_Data excerpts_
|---|
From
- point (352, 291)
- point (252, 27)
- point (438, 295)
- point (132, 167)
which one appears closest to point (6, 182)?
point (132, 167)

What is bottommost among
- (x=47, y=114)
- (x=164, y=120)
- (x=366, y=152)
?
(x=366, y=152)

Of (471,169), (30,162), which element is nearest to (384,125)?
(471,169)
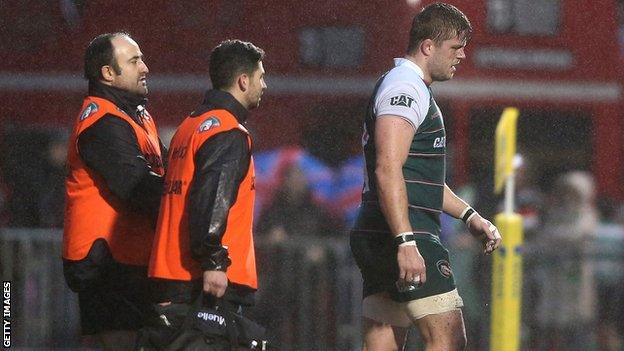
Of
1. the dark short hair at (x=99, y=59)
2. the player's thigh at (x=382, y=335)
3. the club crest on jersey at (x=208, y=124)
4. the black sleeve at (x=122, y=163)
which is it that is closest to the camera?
the club crest on jersey at (x=208, y=124)

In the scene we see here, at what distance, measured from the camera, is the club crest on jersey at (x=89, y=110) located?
17.6ft

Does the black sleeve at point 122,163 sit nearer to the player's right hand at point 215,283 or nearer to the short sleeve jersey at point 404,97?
the player's right hand at point 215,283

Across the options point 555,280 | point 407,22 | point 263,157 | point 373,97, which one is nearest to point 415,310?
point 373,97

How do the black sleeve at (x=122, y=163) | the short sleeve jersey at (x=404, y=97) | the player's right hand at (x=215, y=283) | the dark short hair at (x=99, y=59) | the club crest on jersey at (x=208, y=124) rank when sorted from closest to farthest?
the player's right hand at (x=215, y=283)
the club crest on jersey at (x=208, y=124)
the short sleeve jersey at (x=404, y=97)
the black sleeve at (x=122, y=163)
the dark short hair at (x=99, y=59)

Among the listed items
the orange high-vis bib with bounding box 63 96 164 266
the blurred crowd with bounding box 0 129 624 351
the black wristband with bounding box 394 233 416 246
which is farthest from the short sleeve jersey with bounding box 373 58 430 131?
the blurred crowd with bounding box 0 129 624 351

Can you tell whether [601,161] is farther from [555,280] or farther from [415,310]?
[415,310]

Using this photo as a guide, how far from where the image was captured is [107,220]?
17.6 feet

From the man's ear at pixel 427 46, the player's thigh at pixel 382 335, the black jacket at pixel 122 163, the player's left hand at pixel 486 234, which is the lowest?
the player's thigh at pixel 382 335

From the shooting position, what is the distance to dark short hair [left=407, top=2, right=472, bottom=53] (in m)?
5.30

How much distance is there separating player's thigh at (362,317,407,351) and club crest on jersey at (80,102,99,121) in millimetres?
1261

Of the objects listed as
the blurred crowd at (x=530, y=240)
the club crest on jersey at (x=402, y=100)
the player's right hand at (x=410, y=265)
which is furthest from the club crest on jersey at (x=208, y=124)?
the blurred crowd at (x=530, y=240)

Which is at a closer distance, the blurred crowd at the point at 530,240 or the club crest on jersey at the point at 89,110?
the club crest on jersey at the point at 89,110

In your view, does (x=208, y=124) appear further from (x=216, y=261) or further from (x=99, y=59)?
(x=99, y=59)

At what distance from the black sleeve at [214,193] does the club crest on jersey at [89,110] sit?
2.08 ft
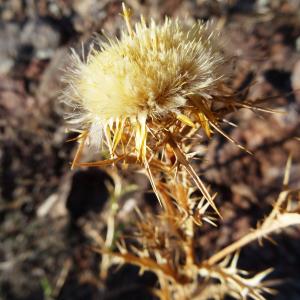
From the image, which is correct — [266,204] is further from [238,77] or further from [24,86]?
[24,86]

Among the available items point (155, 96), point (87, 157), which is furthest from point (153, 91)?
point (87, 157)

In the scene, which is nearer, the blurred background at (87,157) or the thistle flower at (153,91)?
the thistle flower at (153,91)

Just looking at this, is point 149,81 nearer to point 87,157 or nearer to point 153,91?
point 153,91

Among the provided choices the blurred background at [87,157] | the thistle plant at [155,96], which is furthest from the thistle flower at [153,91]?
the blurred background at [87,157]

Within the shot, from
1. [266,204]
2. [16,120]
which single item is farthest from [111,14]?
[266,204]

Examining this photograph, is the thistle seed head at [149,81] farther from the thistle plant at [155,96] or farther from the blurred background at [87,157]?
the blurred background at [87,157]

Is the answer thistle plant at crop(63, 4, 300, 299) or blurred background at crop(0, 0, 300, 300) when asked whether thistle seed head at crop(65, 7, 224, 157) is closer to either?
thistle plant at crop(63, 4, 300, 299)
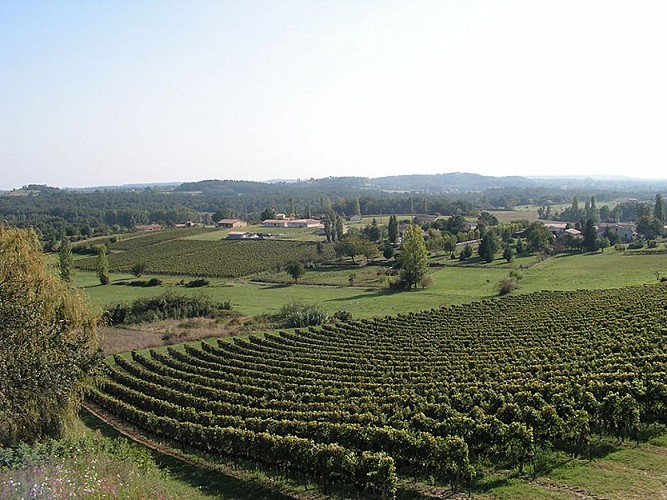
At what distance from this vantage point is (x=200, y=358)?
4469 cm

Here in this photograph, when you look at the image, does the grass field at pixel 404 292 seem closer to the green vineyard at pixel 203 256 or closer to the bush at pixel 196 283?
the bush at pixel 196 283

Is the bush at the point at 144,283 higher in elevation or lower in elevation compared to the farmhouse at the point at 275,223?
lower

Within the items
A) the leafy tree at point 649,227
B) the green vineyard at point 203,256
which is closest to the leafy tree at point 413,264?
the green vineyard at point 203,256

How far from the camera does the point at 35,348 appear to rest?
892 inches

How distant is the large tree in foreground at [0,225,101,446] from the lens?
21.6 m

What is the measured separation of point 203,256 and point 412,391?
91.0 metres

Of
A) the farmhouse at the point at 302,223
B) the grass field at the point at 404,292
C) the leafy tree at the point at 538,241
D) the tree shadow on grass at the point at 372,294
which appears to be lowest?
the tree shadow on grass at the point at 372,294

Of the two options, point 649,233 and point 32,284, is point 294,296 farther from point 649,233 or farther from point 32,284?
point 649,233

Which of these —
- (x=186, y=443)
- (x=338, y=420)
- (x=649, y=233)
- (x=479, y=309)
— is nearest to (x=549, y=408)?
(x=338, y=420)

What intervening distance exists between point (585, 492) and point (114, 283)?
279 feet

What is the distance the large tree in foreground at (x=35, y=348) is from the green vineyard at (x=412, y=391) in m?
6.21

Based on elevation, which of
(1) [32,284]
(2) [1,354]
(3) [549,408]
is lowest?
(3) [549,408]

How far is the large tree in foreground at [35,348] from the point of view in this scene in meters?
21.6

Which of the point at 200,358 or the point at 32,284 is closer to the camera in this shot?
the point at 32,284
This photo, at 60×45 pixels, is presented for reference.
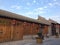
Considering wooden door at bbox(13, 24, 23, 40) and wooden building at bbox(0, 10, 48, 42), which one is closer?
wooden building at bbox(0, 10, 48, 42)

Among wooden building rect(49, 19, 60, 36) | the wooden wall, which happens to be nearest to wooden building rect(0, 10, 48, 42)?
the wooden wall

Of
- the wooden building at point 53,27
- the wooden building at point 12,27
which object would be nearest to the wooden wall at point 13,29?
the wooden building at point 12,27

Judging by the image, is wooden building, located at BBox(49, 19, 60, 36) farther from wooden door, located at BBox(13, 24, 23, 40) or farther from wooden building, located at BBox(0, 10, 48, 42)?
wooden door, located at BBox(13, 24, 23, 40)

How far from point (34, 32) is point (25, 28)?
17.3 ft

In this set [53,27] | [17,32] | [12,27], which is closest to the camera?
[12,27]

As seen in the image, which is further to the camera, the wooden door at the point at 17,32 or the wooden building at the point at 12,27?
the wooden door at the point at 17,32

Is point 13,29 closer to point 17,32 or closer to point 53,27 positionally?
point 17,32

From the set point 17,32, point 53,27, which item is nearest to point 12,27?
point 17,32

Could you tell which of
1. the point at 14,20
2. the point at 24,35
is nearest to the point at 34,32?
the point at 24,35

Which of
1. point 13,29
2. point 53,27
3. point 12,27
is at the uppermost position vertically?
point 12,27

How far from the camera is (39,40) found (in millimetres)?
25297

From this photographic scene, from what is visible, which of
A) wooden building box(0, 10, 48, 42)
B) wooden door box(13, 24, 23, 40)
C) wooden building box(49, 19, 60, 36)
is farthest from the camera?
wooden building box(49, 19, 60, 36)

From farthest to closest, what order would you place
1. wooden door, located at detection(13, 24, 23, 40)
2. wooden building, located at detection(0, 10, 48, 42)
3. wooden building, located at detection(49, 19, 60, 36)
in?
wooden building, located at detection(49, 19, 60, 36)
wooden door, located at detection(13, 24, 23, 40)
wooden building, located at detection(0, 10, 48, 42)

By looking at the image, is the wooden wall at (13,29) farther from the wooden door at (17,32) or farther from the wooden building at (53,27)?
the wooden building at (53,27)
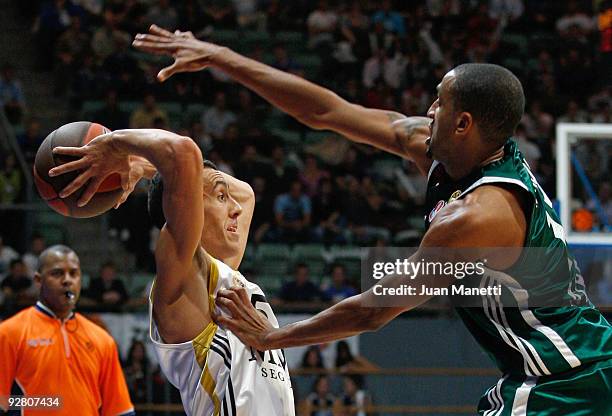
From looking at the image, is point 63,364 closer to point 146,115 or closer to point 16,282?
point 16,282

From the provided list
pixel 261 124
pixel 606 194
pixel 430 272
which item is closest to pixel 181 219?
pixel 430 272

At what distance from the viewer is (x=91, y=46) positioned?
11.6 metres

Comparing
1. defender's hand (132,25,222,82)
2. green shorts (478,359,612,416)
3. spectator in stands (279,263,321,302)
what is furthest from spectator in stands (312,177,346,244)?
green shorts (478,359,612,416)

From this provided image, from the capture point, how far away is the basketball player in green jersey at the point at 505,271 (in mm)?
2912

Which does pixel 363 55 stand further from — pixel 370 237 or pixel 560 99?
pixel 370 237

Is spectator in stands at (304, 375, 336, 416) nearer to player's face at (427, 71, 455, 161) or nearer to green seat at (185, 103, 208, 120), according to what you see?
green seat at (185, 103, 208, 120)

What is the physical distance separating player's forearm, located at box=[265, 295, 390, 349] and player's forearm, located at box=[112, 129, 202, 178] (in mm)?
664

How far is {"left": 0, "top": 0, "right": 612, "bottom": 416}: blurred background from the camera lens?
8.39 m

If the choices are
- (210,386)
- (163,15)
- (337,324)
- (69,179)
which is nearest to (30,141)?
(163,15)

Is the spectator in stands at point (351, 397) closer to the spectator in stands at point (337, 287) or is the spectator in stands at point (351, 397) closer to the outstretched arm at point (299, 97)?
the spectator in stands at point (337, 287)

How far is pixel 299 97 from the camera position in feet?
12.5

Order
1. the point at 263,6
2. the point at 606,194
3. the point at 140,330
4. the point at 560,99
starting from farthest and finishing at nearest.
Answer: the point at 263,6
the point at 560,99
the point at 140,330
the point at 606,194

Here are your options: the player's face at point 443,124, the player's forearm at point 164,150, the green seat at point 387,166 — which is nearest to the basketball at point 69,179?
the player's forearm at point 164,150

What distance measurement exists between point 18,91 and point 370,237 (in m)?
4.61
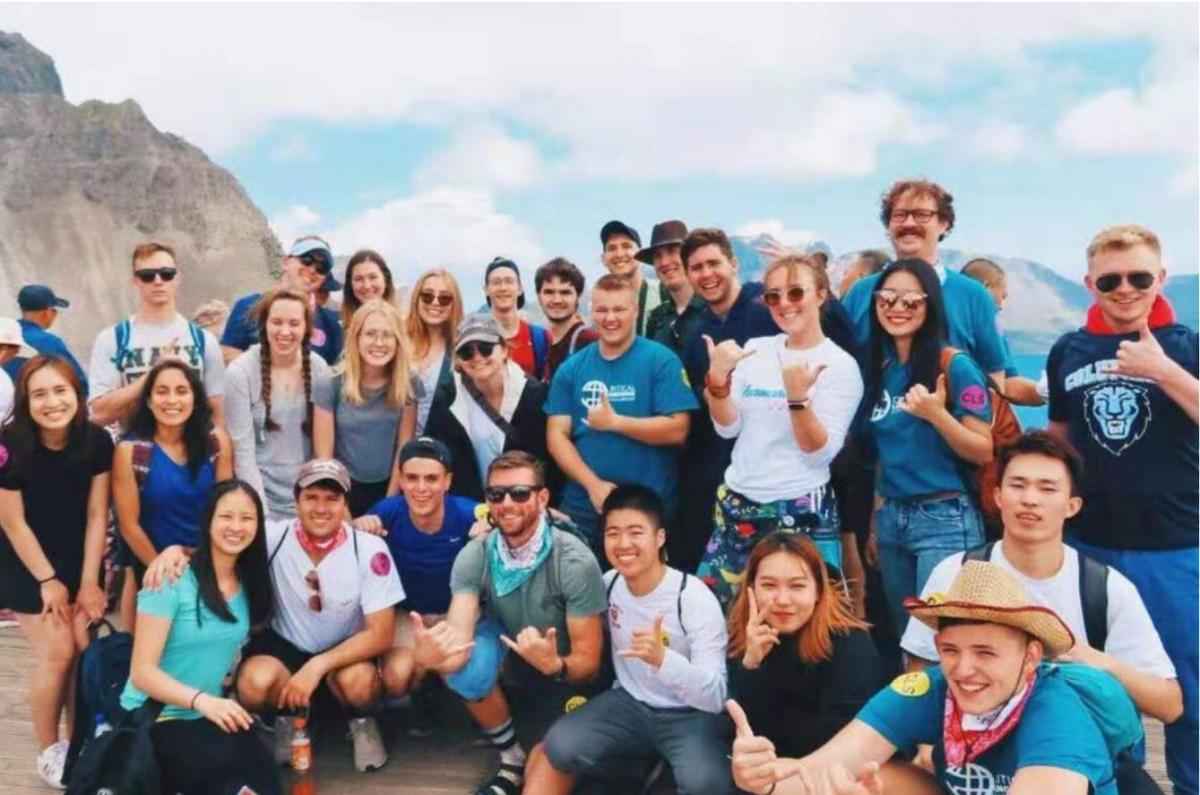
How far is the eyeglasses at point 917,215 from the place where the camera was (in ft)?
15.9

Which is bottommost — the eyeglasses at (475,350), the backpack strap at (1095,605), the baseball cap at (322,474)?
the backpack strap at (1095,605)

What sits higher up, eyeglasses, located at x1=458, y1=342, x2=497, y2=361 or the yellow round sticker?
eyeglasses, located at x1=458, y1=342, x2=497, y2=361

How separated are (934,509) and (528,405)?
7.44 feet

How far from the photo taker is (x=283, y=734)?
4699mm

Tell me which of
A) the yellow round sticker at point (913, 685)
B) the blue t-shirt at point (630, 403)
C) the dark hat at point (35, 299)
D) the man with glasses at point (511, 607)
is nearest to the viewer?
the yellow round sticker at point (913, 685)

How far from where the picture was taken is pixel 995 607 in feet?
9.35

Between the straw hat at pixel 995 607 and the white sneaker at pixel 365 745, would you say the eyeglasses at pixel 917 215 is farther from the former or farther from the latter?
the white sneaker at pixel 365 745

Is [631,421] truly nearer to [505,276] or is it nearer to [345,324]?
[505,276]

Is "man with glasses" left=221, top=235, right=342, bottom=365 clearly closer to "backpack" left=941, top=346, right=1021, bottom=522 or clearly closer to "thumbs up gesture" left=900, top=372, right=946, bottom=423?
"thumbs up gesture" left=900, top=372, right=946, bottom=423

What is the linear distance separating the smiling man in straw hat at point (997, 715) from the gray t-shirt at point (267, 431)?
315cm

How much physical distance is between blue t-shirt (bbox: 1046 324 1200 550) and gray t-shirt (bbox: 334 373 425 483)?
350 centimetres

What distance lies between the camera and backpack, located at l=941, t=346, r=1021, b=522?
13.2ft

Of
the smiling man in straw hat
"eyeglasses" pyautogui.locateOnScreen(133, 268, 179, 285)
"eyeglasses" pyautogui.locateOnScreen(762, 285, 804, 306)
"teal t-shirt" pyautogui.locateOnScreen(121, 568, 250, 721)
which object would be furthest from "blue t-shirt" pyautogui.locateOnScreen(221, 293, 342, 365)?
the smiling man in straw hat

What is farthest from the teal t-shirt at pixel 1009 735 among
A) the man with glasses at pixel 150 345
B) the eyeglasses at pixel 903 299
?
the man with glasses at pixel 150 345
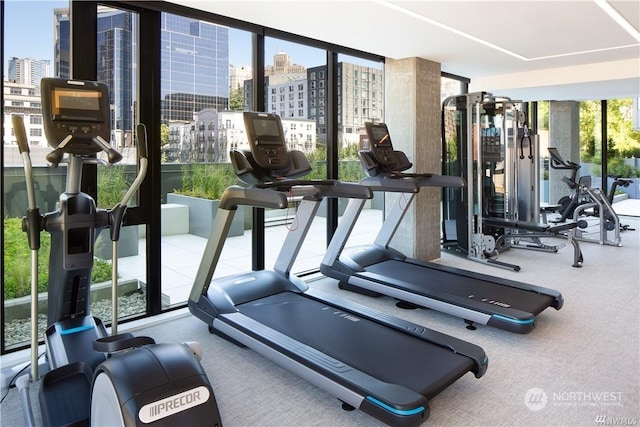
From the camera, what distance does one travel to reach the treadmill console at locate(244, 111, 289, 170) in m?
3.40

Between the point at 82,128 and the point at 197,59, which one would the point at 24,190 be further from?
the point at 197,59

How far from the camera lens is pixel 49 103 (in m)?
2.43

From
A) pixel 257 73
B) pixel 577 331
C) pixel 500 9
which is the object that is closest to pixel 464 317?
pixel 577 331

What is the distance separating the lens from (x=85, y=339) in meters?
2.55

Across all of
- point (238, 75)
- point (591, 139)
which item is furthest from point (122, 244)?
point (591, 139)

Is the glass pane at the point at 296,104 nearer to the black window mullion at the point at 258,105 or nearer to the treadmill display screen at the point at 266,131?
the black window mullion at the point at 258,105

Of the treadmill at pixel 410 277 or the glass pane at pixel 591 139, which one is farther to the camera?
the glass pane at pixel 591 139

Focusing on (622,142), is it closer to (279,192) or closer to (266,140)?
(266,140)

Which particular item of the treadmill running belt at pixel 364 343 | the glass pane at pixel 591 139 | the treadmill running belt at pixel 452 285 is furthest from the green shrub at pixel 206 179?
the glass pane at pixel 591 139

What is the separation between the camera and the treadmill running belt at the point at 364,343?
2439 millimetres

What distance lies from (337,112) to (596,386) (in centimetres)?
365

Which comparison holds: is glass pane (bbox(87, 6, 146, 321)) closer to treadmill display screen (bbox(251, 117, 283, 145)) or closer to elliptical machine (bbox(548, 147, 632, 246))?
treadmill display screen (bbox(251, 117, 283, 145))
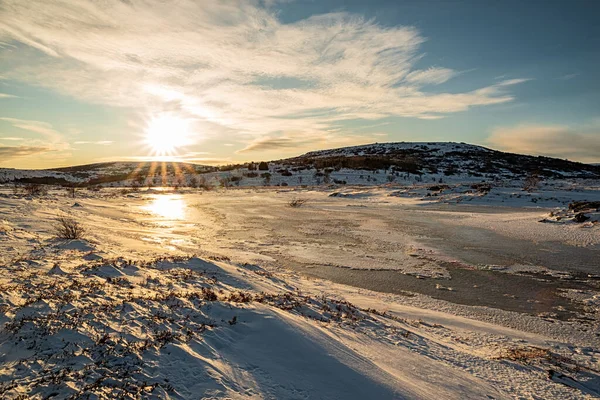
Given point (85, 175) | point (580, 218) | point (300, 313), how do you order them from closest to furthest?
point (300, 313), point (580, 218), point (85, 175)

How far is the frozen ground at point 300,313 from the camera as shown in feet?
10.8

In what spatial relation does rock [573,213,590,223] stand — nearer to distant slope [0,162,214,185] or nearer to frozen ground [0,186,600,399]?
frozen ground [0,186,600,399]

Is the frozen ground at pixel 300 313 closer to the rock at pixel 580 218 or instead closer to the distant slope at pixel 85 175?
the rock at pixel 580 218

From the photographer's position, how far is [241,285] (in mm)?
6742

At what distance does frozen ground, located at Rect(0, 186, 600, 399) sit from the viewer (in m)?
3.29

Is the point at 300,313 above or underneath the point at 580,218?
underneath

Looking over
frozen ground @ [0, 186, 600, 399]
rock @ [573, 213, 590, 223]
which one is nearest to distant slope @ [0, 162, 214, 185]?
frozen ground @ [0, 186, 600, 399]

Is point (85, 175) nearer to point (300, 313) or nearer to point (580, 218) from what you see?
|---|
_The problem_
Quote, word for word and nothing more, every line from the line with "What is the separation" to the end of the entries, including both ends; skip any pictures.

_Reply to the task_
What is the separation between the camera and the treadmill running belt at the point at 364,343?
2439 millimetres

What distance lies from (337,112) to (596,386) (in centimetres)?
365

Which comparison holds: is glass pane (bbox(87, 6, 146, 321)) closer to treadmill display screen (bbox(251, 117, 283, 145)) or closer to elliptical machine (bbox(548, 147, 632, 246))?
treadmill display screen (bbox(251, 117, 283, 145))
Given point (85, 175) | point (580, 218) | point (300, 313), how do you order them from closest to furthest?
point (300, 313), point (580, 218), point (85, 175)

How far is the frozen ground at point 300,313 from the camera as shown in feet?
10.8

In what spatial relation does rock [573,213,590,223] stand — nearer to distant slope [0,162,214,185] or nearer to frozen ground [0,186,600,399]?
frozen ground [0,186,600,399]

Is the frozen ground at pixel 300 313 closer to the rock at pixel 580 218 or instead closer to the distant slope at pixel 85 175?
the rock at pixel 580 218

From the photographer's position, how far is [241,285] (in mm)?
6742

At what distance does frozen ground, located at Rect(0, 186, 600, 399) sit from the viewer (in m)?
3.29

Is the point at 300,313 above or underneath the point at 580,218?
underneath

Looking over
frozen ground @ [0, 186, 600, 399]
rock @ [573, 213, 590, 223]
which one is nearest to distant slope @ [0, 162, 214, 185]?
frozen ground @ [0, 186, 600, 399]

Is point (85, 175) nearer to point (300, 313) or nearer to point (580, 218) from what you see?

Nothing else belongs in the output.